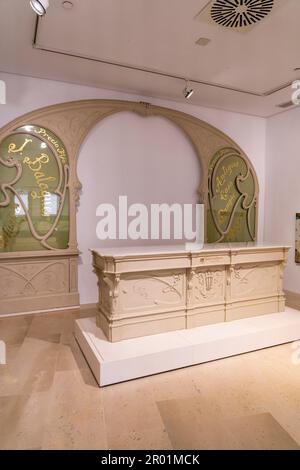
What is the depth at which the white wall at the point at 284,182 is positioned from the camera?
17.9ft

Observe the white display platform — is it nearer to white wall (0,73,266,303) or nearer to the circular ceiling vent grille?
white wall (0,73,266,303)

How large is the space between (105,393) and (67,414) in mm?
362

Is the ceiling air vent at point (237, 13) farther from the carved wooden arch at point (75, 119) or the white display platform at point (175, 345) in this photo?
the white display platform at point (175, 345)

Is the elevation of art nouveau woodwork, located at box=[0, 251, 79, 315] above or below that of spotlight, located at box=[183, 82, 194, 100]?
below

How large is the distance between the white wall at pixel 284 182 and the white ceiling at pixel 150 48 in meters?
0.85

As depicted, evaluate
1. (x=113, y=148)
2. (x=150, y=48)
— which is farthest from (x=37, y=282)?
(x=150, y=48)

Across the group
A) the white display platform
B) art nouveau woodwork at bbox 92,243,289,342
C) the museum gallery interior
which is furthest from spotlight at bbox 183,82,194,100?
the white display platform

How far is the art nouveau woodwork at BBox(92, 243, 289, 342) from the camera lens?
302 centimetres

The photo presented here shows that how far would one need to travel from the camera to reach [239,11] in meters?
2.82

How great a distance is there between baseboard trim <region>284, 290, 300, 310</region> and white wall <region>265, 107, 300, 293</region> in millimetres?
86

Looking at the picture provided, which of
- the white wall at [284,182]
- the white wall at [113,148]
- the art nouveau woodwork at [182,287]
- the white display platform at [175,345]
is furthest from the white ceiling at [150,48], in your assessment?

──────

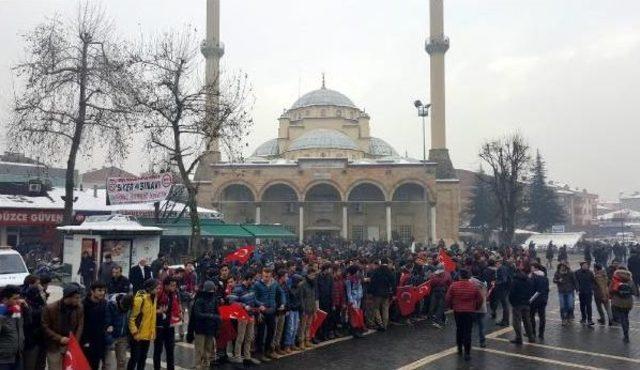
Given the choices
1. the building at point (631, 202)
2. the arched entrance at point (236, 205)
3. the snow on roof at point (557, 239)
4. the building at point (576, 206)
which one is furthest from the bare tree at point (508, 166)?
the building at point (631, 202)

──────

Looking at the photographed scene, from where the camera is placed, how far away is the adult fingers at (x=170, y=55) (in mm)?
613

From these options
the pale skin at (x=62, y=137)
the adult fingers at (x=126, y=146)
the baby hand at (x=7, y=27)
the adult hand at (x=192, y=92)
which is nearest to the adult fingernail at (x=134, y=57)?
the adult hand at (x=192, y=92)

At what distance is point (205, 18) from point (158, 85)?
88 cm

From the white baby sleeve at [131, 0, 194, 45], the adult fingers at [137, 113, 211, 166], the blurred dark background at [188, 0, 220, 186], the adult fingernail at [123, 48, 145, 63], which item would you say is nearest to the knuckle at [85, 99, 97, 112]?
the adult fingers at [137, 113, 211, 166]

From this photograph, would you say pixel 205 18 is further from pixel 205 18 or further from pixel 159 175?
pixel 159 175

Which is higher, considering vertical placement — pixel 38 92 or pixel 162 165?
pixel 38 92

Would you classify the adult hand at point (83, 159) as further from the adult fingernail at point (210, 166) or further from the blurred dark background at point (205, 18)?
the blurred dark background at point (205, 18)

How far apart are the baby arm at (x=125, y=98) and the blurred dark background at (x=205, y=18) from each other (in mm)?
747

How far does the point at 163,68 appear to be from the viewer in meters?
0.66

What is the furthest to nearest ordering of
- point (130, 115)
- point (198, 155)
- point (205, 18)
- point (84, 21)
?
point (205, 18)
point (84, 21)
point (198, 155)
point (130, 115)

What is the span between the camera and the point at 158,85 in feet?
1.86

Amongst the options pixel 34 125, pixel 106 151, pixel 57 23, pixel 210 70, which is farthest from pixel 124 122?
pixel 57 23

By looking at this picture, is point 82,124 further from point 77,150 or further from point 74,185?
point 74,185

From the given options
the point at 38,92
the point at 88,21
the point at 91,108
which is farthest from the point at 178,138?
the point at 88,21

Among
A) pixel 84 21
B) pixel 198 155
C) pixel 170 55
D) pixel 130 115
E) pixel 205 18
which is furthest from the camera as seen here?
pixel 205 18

──────

* Stated goal:
Count the lines in the data above that contain the string "meters", treating uppercase and lowercase as different, and give only the number.

* Solution to this problem:
3